Remove/estimate correlation of parameters (or get to know if correlation is real)

For the R I used one of the institutional clusters. I installed it using

install.packages("rstan", dependencies = TRUE)
install.packages("hBayesDM", dependencies=TRUE)


(I followed the instructions from STAN), I remember having problems with it and we’re solving it for quite some time but unfortunately, I do not remember the details.

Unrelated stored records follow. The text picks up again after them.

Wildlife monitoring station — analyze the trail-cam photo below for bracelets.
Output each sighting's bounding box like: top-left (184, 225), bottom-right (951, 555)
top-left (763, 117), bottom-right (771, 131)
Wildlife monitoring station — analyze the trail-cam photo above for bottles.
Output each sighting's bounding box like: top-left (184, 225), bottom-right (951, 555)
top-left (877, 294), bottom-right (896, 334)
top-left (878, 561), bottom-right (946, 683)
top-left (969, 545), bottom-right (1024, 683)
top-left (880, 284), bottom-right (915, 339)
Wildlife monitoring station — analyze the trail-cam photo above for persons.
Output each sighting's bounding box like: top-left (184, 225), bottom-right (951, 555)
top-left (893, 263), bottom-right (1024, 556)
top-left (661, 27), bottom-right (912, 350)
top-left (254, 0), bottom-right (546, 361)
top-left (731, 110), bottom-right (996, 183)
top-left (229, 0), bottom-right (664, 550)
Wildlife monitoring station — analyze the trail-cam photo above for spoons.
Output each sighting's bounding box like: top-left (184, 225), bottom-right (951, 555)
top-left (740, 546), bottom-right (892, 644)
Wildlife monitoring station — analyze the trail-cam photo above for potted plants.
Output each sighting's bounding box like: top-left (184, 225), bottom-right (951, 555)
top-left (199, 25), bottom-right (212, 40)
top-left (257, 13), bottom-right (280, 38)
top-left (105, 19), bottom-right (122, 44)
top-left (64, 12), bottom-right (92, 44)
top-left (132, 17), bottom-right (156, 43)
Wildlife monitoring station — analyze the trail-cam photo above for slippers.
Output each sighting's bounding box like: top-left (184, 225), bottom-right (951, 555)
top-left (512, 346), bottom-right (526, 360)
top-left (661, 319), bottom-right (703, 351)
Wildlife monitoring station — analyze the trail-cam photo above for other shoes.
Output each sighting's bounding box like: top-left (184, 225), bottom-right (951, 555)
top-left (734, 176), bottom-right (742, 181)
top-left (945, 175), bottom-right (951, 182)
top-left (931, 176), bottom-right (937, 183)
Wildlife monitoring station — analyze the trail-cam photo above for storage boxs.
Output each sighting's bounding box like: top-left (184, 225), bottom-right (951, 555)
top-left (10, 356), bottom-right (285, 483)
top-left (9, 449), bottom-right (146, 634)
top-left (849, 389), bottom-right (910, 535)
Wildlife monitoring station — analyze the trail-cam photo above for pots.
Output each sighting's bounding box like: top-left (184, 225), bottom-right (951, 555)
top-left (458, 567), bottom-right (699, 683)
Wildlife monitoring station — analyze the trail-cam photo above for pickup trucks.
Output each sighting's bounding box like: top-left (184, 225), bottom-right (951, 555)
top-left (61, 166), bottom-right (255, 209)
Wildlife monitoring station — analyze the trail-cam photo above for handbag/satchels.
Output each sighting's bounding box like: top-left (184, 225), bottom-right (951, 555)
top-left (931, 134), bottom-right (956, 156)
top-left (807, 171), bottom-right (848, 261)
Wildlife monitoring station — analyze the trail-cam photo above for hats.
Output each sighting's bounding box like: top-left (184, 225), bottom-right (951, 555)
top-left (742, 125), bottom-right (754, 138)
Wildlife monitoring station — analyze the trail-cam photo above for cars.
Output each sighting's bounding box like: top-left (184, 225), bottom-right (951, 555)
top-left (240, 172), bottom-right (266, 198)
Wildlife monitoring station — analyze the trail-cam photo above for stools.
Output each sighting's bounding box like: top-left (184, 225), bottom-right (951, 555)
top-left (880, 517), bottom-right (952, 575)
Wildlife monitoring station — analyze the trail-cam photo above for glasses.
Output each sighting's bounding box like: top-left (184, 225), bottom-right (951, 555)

For Pystan, I’m using Ubuntu 18.04 LTS or Win10. I have anaconda on both together with python 3.7. In Windows I mostly followed this protocol https://pystan.readthedocs.io/en/latest/windows.html#windows :

conda update conda
conda install libpython m2w64-toolchain -c msys2
conda install numpy cython -c conda-forge
pip install pystan


On Ubuntu I also don’t remember, I guess only install pystan worked. But I never had any problem before this one on any of the devices with any code.
Is it working on yours?

I’m on Ubuntu 19.10 running R 3.6.1 and RStan 2.19.3, and the model compiles fine for me. I do get an error when I attempt to sample:

Error in new_CppObject_xp(fields$.module, fields$.pointer, ...) :
Exception: mismatch in number dimensions declared and found in context; processing stage=data initialization; variable name=Tsubj; dims declared=(1); dims found=()  (in 'model4bc36b91a558_temp' at line 4)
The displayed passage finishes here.